4 Container Credential Guard kan de invoegtoepassing niet instantiëren: %1. Fout: %2 Deze gebeurtenis geeft aan dat de invoegtoepassing niet kan worden geladen. Controleer of de invoegtoepassing correct is geïnstalleerd op de host
6 Container Credential Guard kan geen referenties ophalen uit de invoegtoepassing: %1. Fout: %2 Met deze gebeurtenis wordt aangegeven dat de invoegtoepassing is geladen, maar geen referenties kan ophalen die nodig zijn om het gMSA-wachtwoord van AD op te halen. Controleer of de invoer voor de invoegtoepassing correct is opgemaakt in de referentiespecificatie en of de containerhost over de benodigde machtigingen beschikt om toegang te krijgen tot het geheime archief dat door de invoegtoepassing wordt gebruikt.

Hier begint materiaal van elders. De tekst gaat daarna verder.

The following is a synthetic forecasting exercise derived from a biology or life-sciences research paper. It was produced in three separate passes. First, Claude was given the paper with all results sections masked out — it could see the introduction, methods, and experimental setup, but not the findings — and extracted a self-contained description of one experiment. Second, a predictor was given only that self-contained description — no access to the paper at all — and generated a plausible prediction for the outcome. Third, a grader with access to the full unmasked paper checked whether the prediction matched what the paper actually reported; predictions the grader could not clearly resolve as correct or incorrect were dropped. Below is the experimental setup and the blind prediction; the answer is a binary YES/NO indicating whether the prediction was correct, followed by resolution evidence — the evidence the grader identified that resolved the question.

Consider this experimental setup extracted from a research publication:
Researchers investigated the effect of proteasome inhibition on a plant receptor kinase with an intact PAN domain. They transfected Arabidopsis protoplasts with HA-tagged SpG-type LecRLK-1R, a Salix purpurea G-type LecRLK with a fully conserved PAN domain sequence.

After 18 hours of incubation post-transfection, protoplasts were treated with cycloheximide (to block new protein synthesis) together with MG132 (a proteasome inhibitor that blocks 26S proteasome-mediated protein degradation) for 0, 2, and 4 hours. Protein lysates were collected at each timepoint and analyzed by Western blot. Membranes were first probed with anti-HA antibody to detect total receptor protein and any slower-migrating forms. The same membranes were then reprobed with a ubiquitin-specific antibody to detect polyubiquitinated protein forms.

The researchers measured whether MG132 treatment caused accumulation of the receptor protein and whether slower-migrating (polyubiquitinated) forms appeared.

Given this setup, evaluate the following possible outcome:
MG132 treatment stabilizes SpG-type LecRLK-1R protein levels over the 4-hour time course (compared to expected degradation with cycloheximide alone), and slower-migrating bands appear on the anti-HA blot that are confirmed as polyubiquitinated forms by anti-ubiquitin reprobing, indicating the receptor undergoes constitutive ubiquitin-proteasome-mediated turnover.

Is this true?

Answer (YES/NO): YES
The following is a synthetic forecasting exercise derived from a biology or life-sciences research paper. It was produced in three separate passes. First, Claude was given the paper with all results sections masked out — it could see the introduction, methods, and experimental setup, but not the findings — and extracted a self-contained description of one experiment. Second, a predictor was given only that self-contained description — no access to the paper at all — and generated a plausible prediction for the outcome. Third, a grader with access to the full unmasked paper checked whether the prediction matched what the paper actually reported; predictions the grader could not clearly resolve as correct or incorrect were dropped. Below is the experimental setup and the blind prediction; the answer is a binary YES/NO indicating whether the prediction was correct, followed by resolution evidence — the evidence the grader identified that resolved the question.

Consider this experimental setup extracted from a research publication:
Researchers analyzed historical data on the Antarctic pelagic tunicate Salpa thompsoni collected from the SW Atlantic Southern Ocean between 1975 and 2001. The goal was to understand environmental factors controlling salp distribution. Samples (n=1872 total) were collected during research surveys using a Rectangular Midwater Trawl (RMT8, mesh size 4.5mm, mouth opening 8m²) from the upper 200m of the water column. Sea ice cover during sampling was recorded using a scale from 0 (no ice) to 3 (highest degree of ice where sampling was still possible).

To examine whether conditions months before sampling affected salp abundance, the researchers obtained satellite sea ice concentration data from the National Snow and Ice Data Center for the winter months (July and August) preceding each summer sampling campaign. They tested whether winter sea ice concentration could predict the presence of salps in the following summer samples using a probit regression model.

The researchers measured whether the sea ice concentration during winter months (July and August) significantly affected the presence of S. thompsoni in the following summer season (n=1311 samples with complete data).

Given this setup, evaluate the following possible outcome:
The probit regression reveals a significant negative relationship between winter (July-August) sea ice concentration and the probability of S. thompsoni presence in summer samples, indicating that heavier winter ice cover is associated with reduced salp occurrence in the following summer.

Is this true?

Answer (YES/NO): YES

7 Container Credential Guard haalt de referenties opnieuw op met behulp van de plug-in: %1 Dit is een informatieve gebeurtenis. Deze gebeurtenis wordt gegenereerd wanneer het gMSA-wachtwoord is verlopen en moet worden vernieuwd met behulp van de referenties die zijn opgehaald door de invoegtoepassing.
8 Container Credential Guard kan geen gmsa-referenties ophalen voor %1 met behulp van de invoegtoepassing %2. Foutreden: %3 Deze gebeurtenis geeft aan dat de referenties die zijn opgehaald met behulp van de invoegtoepassing, niet kunnen worden gebruikt om gMSA-referenties op te halen uit AD. Controleer of het account dat wordt opgehaald uit de invoegtoepassing machtigingen heeft in AD om de gMSA-referenties op te halen.